A critical injection vulnerability in Froxlor prior to version 2.3.6 allows an authenticated administrator to execute arbitrary PHP code by injecting malicious strings into configuration files.

This is a code injection vulnerability where the PhpHelper::parseArrayToString() function fails to escape single quotes, allowing an administrator to inject malicious PHP code into lib/userdata.inc.php.

By exploiting this flaw, an attacker with change_serversettings permission can gain persistent remote code execution, which executes on every page load. This grants the attacker ongoing control over the server environment, risking total data compromise and system integrity.

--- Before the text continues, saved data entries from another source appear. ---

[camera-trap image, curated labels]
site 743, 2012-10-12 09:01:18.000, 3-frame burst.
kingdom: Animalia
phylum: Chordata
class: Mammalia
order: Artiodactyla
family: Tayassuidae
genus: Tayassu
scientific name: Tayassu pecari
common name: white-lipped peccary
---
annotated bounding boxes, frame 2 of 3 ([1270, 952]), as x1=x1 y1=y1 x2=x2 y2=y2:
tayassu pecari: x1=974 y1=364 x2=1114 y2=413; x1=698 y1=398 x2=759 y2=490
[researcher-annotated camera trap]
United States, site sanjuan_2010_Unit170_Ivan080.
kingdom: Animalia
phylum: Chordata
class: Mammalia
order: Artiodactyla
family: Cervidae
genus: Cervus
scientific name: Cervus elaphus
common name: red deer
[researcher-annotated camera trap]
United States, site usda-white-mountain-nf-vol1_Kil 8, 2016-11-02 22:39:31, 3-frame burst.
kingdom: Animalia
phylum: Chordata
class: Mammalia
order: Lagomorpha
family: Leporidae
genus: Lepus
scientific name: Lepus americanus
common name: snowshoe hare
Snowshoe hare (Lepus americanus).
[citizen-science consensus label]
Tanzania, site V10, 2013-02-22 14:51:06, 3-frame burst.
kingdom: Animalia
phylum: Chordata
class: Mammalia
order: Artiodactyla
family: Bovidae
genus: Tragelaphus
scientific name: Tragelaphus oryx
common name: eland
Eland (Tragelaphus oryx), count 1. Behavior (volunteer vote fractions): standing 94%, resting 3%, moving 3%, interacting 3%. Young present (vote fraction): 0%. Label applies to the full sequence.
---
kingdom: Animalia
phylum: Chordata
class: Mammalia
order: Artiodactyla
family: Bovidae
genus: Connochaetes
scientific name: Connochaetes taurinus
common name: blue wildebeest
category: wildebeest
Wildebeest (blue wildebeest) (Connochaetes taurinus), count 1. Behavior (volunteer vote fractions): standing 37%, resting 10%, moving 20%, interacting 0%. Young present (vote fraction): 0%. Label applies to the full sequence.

The CVSS score of 9.1 underlines the severe risk to organizational infrastructure.

Immediate Action: Upgrade to Froxlor version 2.3.6 or later to ensure proper escaping of configuration strings.

Proactive Monitoring: Audit the lib/userdata.inc.php file for any unauthorized modifications or embedded PHP code blocks.

Compensating Controls: Limit access to administrative functions and strictly enforce the principle of least privilege for all administrative accounts.

Public Exploit Available: Unknown

This vulnerability allows for persistent code execution, making it a high-priority concern for any administrator. Immediate patching to version 2.3.6 is required to neutralize the injection vector and secure the server configuration.